Back to Bali – 08 April 2026 | Jakarta, 8 April 2026 – Aktris ternama Laura Basuki kembali menjadi sorotan publik setelah penampilannya sebagai biarawati muda dalam film “Yohanna” yang diproduksi oleh Summerland Films. Peran yang belum pernah ia coba sebelumnya ternyata membuka mata sang aktris terhadap realitas kehidupan biarawati, sekaligus menyoroti tantangan sosial di Pulau Sumba, Nusa Tenggara Timur.
Latar Belakang Film Yohanna
Film “Yohanna” mengisahkan perjalanan seorang biarawati muda yang ditugaskan ke sebuah desa di Sumba pasca bencana alam. Di balik keindahan alam pulau tersebut, film ini menampilkan kerasnya perjuangan anak‑anak kecil yang harus bekerja demi bertahan hidup, serta pergulatan iman yang menggelayuti komunitas lokal. Sutradara Razka Robby Ertanto menegaskan bahwa tujuan utama karya ini adalah menampilkan realita yang jarang terungkap di layar lebar, bukan sekadar menambah estetika visual.
Laura Basuki Menyelami Peran Biarawati
Laura Basuki, yang lahir pada tahun 1988, menerima tawaran peran ini karena ia belum pernah memerankan sosok biarawati sebelumnya. “Aku tertarik karena belum pernah memainkan karakter seperti ini. Selain itu, saya ingin membantu sutradara menyampaikan realitas Sumba yang sebenarnya,” ujar Laura dalam sebuah wawancara eksklusif di Jakarta Selatan pada Senin (6/4/2026).
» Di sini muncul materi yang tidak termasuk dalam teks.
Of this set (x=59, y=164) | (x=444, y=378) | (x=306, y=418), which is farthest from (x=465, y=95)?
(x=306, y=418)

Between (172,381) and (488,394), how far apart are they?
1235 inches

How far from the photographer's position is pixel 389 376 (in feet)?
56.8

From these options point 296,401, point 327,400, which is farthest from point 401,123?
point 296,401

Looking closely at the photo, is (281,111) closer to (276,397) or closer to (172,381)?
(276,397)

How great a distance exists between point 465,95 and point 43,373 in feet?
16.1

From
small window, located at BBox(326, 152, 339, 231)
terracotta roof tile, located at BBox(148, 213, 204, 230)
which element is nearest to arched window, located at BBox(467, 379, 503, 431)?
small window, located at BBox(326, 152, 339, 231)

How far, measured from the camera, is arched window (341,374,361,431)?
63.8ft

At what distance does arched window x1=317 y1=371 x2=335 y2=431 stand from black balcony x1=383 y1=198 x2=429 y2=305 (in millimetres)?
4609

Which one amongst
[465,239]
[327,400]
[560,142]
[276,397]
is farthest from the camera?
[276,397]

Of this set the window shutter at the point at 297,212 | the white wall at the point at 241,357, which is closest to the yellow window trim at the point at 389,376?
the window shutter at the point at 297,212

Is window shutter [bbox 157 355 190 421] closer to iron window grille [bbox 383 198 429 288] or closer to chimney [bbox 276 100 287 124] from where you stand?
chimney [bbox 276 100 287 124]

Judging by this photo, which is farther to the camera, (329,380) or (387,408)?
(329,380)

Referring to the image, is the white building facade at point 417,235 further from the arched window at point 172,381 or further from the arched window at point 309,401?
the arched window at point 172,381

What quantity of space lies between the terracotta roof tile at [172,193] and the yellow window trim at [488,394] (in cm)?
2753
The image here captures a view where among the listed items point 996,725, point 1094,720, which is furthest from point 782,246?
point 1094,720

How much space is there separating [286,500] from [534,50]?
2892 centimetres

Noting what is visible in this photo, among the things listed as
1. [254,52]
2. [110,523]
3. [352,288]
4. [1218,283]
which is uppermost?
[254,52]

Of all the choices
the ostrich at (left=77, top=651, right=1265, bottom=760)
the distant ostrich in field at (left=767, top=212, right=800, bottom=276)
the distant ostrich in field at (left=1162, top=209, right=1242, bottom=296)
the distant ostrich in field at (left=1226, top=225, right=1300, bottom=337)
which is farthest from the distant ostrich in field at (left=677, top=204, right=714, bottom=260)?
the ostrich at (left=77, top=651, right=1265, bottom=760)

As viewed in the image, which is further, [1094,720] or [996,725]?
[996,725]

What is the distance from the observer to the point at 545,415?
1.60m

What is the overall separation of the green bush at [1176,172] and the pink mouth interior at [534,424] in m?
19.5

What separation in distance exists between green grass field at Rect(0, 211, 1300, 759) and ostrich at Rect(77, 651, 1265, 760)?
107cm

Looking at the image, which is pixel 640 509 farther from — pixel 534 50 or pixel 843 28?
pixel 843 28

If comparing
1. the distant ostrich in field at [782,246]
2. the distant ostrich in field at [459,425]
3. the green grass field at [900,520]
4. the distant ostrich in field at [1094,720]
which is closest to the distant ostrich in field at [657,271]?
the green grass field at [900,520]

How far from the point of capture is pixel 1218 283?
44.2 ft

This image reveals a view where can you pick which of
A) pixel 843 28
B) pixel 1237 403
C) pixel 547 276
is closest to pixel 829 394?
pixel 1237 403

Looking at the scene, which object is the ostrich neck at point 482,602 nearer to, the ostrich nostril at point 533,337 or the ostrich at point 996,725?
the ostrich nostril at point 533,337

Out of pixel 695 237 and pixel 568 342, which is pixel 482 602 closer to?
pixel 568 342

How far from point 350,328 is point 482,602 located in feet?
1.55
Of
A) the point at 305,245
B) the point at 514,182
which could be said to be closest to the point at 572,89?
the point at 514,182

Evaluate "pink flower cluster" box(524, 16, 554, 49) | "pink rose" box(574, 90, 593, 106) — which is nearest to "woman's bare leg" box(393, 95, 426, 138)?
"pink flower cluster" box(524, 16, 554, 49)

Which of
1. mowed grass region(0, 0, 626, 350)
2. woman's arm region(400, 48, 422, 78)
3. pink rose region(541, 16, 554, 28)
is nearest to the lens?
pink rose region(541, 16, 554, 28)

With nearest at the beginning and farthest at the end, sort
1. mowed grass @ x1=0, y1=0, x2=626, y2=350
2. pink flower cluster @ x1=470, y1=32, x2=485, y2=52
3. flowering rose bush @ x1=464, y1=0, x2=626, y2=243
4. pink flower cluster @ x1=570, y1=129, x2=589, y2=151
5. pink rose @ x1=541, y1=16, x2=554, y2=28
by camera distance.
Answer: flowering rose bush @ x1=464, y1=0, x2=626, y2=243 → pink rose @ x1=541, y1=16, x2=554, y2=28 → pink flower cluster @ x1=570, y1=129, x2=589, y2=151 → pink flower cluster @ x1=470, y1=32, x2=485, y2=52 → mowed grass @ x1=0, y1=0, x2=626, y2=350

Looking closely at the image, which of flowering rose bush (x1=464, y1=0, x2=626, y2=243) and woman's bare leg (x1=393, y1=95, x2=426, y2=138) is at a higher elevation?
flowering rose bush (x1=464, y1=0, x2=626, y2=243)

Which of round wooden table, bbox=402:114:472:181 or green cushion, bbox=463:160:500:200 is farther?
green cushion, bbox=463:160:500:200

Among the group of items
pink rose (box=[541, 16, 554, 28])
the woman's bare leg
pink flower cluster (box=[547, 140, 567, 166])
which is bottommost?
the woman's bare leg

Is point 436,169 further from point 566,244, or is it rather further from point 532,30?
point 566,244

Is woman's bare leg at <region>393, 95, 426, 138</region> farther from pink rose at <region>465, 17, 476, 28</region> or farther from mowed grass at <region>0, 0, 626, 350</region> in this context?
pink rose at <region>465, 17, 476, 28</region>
Untuk memperdalam karakter, aktris tersebut melakukan riset intensif: mengobrol langsung dengan biarawati, menonton video‑video wawancara dengan pastor, serta mempelajari dinamika kehidupan religius di lingkungan biara.
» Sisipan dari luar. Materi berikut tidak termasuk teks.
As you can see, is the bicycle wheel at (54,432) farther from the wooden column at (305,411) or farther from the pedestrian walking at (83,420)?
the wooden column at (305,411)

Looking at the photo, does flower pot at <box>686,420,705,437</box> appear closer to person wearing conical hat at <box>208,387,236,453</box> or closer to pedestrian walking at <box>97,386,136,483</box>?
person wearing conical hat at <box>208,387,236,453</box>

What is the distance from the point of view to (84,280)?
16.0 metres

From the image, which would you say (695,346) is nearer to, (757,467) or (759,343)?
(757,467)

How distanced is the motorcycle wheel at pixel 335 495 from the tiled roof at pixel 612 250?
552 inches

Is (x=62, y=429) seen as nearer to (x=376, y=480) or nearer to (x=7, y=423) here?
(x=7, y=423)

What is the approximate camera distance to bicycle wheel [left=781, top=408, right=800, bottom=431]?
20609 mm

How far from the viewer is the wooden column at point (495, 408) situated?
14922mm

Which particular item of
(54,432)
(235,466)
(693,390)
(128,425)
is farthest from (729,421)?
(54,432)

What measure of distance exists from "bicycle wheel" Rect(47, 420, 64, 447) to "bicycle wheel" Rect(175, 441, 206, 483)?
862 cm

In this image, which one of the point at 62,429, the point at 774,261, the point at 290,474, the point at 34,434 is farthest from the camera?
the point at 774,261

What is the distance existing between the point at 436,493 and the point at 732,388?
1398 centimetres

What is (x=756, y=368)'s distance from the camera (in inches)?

Pandangan Baru tentang Biarawati
Setelah menjalani proses tersebut, Laura mengakui bahwa ia memperoleh pemahaman baru tentang manusia di balik jubah biarawati. “Jika di pikiran banyak orang biarawati adalah sosok suci tanpa dosa, ternyata mereka juga manusia yang dapat merasakan kegoyahan batin, mempertanyakan iman, bahkan membuat keputusan yang bertentangan dengan ajaran mereka ketika berada dalam situasi terdesak,” kata Laura. Pandangan ini menantang stereotip umum dan menambah dimensi kemanusiaan pada karakter Yohanna yang digambarkan dalam film.
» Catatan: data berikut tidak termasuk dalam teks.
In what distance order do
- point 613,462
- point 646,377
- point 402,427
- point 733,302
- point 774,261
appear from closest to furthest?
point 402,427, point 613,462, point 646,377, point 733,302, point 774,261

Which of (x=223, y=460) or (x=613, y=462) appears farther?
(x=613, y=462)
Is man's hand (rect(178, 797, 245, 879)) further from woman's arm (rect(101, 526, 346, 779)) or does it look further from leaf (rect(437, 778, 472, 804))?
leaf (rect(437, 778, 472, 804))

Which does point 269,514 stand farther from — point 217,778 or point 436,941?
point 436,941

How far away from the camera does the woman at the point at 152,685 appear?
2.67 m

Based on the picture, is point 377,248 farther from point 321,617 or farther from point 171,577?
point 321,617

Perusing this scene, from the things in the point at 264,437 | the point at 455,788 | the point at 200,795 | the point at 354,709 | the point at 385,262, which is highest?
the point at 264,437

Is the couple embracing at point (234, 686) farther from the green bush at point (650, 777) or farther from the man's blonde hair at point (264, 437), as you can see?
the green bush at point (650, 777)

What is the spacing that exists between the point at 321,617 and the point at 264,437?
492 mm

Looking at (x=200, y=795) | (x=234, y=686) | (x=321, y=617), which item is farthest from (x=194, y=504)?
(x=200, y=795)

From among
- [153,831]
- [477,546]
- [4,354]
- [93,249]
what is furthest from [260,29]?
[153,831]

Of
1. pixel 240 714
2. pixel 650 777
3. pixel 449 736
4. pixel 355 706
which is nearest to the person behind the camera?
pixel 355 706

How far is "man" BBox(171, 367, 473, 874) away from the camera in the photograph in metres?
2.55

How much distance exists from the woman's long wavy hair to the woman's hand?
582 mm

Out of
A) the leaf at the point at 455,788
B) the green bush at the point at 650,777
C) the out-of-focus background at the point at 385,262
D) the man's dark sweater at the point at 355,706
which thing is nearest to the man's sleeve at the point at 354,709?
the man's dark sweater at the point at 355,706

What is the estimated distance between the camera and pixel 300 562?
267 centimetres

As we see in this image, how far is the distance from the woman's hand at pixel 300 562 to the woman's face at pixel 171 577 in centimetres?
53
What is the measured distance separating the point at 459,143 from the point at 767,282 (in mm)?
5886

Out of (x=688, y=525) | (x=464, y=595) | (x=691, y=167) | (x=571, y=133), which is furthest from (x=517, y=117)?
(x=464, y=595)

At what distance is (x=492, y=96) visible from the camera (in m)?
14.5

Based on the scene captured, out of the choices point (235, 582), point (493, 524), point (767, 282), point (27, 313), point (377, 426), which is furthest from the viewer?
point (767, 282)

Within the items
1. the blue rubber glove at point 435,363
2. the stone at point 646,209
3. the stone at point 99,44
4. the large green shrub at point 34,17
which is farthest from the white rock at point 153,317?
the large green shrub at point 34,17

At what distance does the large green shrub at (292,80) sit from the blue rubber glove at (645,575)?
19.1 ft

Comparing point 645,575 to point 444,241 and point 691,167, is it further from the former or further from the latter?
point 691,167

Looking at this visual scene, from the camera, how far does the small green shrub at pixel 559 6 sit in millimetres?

Reaksi Publik dan Harapan Film
Setelah diputar di sejumlah festival film internasional, “Yohanna” dijadwalkan segera tayang di bioskop Indonesia. Antisipasi penonton tinggi, terutama mengingat Laura Basuki baru saja dinobatkan sebagai Best Actress di Asian Film Festival 2025 berkat penampilannya dalam film ini. Banyak yang menilai bahwa kisah Yohanna dapat menjadi cermin bagi masyarakat luas, karena pergulatan spiritual dan sosial yang dihadapi karakter tersebut terasa sangat dekat dengan pengalaman hidup banyak orang.
Laura menambahkan, “Film ini bukan sekadar drama religius, melainkan refleksi tentang bagaimana kita semua, tak terkecuali mereka yang berada di atas panggung keagamaan, dapat mengalami keraguan, kebingungan, dan pada akhirnya menemukan kekuatan melalui keimanan yang lebih manusiawi.” Ia berharap penonton dapat menangkap pesan tersebut dan mengapresiasi upaya film dalam menampilkan realitas Sumba serta memperlihatkan bahwa biarawati, seperti manusia lainnya, memiliki kompleksitas emosional.
Dengan keberanian mengambil peran yang menantang dan melakukan riset mendalam, Laura Basuki tidak hanya menambah nilai artistik pada film “Yohanna”, tetapi juga membuka ruang diskusi publik mengenai sisi kemanusiaan dalam kehidupan religius. Film ini diproyeksikan menjadi salah satu karya sinematik Indonesia yang paling menginspirasi tahun ini.